Cette pratique fécondait sa vie spirituelle. Proportionnellement aux efforts et aux préparatifs qu’elle fit chaque jour, elle jouissait des fruits désirés. Non seulement elle veillait à maintenir toujours son âme dans l’état de grâce sanctifiante, mais à rapporter tous les événements de la journée à Dieu, en s’unissant à Jésus vivant dans son âme. Malade, elle se levait de bonne heure, par exemple, pour faire sa méditation avant la sainte Messe afin de mieux s’y préparer par le recueillement (cf. P. J. 802). Avoir Jésus, se nourrir de son Corps, voilà quelle fut sa plus grande préoccupation de chaque jour : Le moment le plus solennel de ma vie est celui où je reçois la sainte Communion. Mon âme soupire après chaque communion, et, pour chacune d’ elles, je rends grâce à la Très Sainte Trinité (P. J. 1804). Elle se disait incapable de vivre sans l’Eucharistie pour suivre le chemin que Dieu avait tracé pour elle (cf. 91, 1037).
Et que dire de ses adorations continues du Très Saint Sacrement ? Ecoutons-la nous faire cet aveu : Je ne me laisserai pas emporter par le tourbillon de mon travail au point d’ oublier Dieu. Je passerai tous mes moments libres aux pieds de mon Maître caché dans le Très Saint Sacrement. C’ est lui qui m’ instruit depuis mes plus jeunes années (P. J. 82). Elle venait à Lui pour partager toutes ses joies et peines, bref, toute sa vie : Je me rappelle avoir reçu le plus de lumières pendant les adorations d’ une demi-heure que je faisais tous les jours durant le Carême, étendue les bras en croix devant le Très Saint Sacrement. Pendant cette période, j’ ai eu une connaissance plus profonde de moi et de Dieu (P. J.147). Jésus lui-même l’invitait à tenir ce colloque intime, à ses pieds : Maintenant, considère mon amour dans le Très Saint Sacrement.
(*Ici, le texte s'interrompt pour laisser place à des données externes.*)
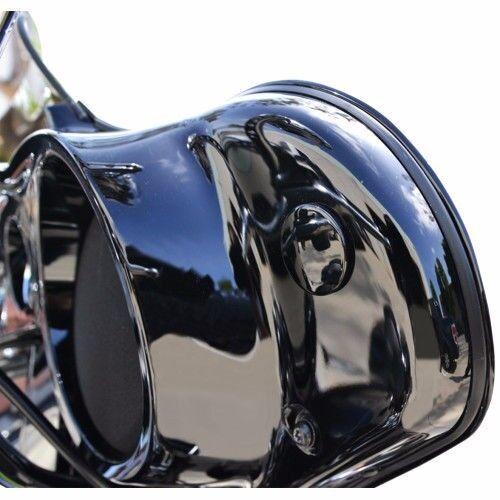 Black Inner Fairing Mirror Plugs For Harley FLHX Bating 06-16 Tri Glide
Là, je suis tout entier pour toi : avec mon âme, mon corps et ma divinité, comme ton Époux (P. J. 1770). Quand elle fut empêchée d’aller prier à la chapelle, elle l’adorait dans son coeur, en s’écriant : Quel bonheur d’ avoir dans son coeur la conscience de la présence de Dieu et de vivre dans une étroite intimité avec lui ! (P. J. 1135).
Pour exprimer encore davantage son amour à Jésus eucharistique, Soeur Faustine s’est attaché un attribut à son nom de religieuse, en se nommant Soeur Faustine du Très Saint Sacrement. C’est ainsi d’ailleurs qu’elle signe certains de ses écrits (cf. P. J. 1590).